Enfim, estava almoçando quando a loira sentou ao meu lado, com a bandeja fornecida pela escola.

— Annabeth?

— E aí, Perseu?

Eu perdi alguma coisa?

— Er, por que você se sentou aqui?

— Por que, quer que eu saia?

— Não, claro que não. Só achei meio estranho.

— Bom, eu pensei que depois de desvendar os segredos do meu armário e do meu anfíbio, poderíamos ser amigos. — disse, brincando e colocando um pouco da comida na boca.

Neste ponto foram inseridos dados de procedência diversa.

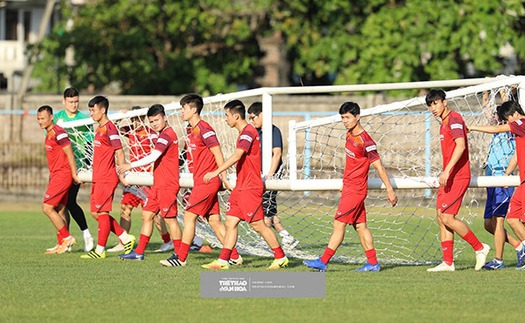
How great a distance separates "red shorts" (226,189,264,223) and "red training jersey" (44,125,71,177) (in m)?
2.96

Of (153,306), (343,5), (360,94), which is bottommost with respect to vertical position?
(153,306)

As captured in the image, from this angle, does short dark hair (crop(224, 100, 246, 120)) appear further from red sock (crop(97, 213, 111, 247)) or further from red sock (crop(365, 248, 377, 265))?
red sock (crop(97, 213, 111, 247))

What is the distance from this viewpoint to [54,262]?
45.6 feet

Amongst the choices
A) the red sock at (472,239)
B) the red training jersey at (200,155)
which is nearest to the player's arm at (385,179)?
the red sock at (472,239)

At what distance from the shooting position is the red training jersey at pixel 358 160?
12.5m

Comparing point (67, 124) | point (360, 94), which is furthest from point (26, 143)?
point (67, 124)

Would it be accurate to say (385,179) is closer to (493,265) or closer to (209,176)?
(493,265)

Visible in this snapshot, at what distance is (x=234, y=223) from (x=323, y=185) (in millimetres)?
1195

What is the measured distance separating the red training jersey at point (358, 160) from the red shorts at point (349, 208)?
0.07m

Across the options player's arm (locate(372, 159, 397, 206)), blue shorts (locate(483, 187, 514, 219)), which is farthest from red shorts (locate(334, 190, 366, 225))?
blue shorts (locate(483, 187, 514, 219))

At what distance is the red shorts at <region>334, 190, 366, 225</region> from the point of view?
1260cm

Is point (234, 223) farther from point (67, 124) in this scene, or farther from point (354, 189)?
point (67, 124)

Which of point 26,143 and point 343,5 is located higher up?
point 343,5

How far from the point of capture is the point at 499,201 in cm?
1373
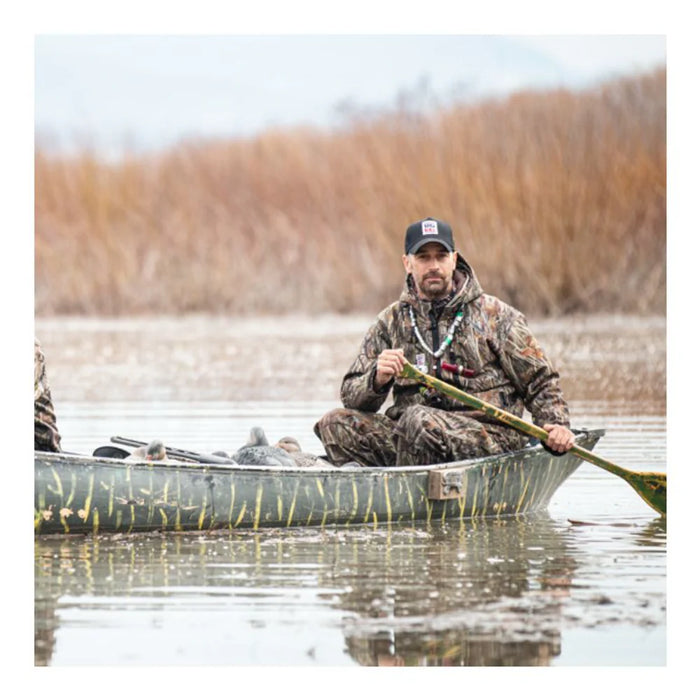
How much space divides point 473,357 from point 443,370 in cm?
13

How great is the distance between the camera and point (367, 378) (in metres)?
6.87

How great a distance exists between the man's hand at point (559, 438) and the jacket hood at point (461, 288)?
61 cm

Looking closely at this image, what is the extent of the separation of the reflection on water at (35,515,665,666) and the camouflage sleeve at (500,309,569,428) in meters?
0.46

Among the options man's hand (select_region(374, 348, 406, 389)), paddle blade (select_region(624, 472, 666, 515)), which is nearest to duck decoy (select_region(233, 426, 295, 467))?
man's hand (select_region(374, 348, 406, 389))

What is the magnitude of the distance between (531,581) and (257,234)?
413 inches

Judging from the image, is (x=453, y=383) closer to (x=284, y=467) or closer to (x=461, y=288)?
(x=461, y=288)

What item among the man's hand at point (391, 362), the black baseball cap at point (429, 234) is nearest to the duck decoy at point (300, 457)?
the man's hand at point (391, 362)

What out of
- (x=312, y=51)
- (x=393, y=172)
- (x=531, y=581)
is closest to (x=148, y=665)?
(x=531, y=581)

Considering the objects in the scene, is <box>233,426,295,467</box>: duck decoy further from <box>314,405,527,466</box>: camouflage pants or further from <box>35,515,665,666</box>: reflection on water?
<box>35,515,665,666</box>: reflection on water

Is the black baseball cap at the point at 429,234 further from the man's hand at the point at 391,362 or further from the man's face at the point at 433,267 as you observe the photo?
the man's hand at the point at 391,362

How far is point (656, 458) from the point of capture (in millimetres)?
8328
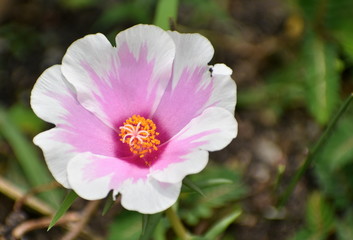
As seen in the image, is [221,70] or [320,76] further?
[320,76]

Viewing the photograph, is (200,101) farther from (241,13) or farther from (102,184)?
(241,13)

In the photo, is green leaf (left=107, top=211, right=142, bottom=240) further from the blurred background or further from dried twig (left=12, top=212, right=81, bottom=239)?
dried twig (left=12, top=212, right=81, bottom=239)

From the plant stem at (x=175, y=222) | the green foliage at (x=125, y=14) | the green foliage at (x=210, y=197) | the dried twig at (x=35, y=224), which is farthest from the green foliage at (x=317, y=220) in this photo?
the green foliage at (x=125, y=14)

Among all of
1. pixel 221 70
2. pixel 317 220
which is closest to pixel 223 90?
pixel 221 70

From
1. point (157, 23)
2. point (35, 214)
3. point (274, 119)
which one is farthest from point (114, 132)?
point (274, 119)

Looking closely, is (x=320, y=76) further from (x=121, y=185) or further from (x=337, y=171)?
(x=121, y=185)
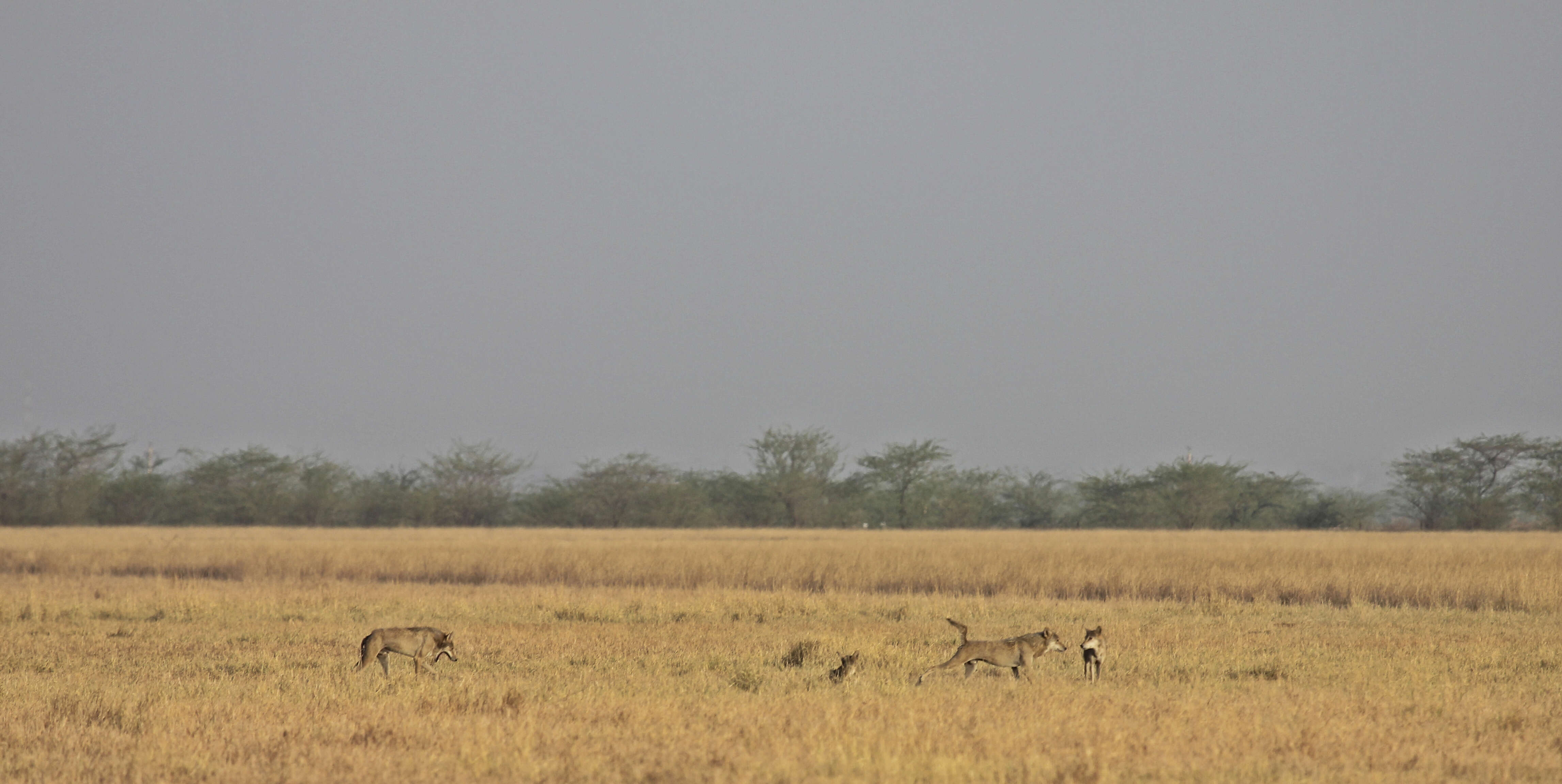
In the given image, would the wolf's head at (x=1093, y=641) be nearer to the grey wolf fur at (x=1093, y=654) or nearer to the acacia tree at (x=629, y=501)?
the grey wolf fur at (x=1093, y=654)

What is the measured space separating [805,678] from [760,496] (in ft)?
193

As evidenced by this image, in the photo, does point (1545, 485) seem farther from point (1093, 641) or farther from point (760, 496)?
point (1093, 641)

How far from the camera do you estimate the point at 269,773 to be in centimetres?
677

— Ahm, claro. — respondi, surpreso.

Depois de trocarmos alguns sorrisos, uma garota, com um estilo punk, sentou-se à minha frente, ao lado de Annabeth. As mesas do refeitório eram circulares, então isso era possível. Tinha cabelos negros, com uma mecha azul que se destacava na frente, e vestia o uniforme da escola, com algumas alterações. A saia fora pintada, em alguns pontos, de roxo, enquanto a camisa era tingida com detalhes em preto. Utilizava alguns acessórios escuros, o que deixava a aparência dela um pouco assustadora. Mas não se enganem, ela era bem bonita.

— E aí, Annie.

— Olá, Thalia.

— Quem é? — indagou, apontando para mim.

— Percy Jackson — eu disse, estendendo a mão em sua direção. — Prazer em conhecê-la.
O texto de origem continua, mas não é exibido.